Other recent movies dip into and out of split-screen moments without missing a beat. Watching my nieces' and nephews' favorite movies over the holidays, I noticed random split-screen moments in movies from "Remember the Titans" to "Selena" and "The Princess Diaries." Darren Aronofsky's "Requiem for a Dream" opens with the split screen of a mother locked in a closet by her drug addict son, and has some compelling six-panel sections in its deleted scenes on its DVD (and an awesome menu, by the way). In Alison Maclean's "Jesus' Son," two junkies overdose on the same heroin in split screens: One is discovered and saved, the other dies. The French import "Amélie" features a Fotomat-style picture with all four images speaking at once -- and saying different things. The climactic scene of Tom Tykwer's "Run Lola Run" splits three ways, with one image the second hand of a clock.
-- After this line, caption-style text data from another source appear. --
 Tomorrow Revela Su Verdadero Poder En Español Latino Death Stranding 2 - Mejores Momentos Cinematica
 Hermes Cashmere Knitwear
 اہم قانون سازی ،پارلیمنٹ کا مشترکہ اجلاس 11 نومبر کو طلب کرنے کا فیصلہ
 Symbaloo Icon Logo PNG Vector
There will only be more. Actor and director Alan Cummings' talk show, due soon on Oxygen, will often use four simultaneous cameras on his interviews (the first is with Gwyneth Paltrow). Figgis has already made a second multiscreen film, the as-yet-unreleased "Hotel." "24" has taken prime-time TV far beyond the convention of splitting the screen for a telephone conversation (a tradition that actually goes back to a 1913 silent film by pioneer Lois Weber). We are destined to watch more than one image at a time, to connect them and have them connected for us, spelling out stories with the alphabet of our eyes.


By Julie Talen

Julie Talen is a writer and director living in New York.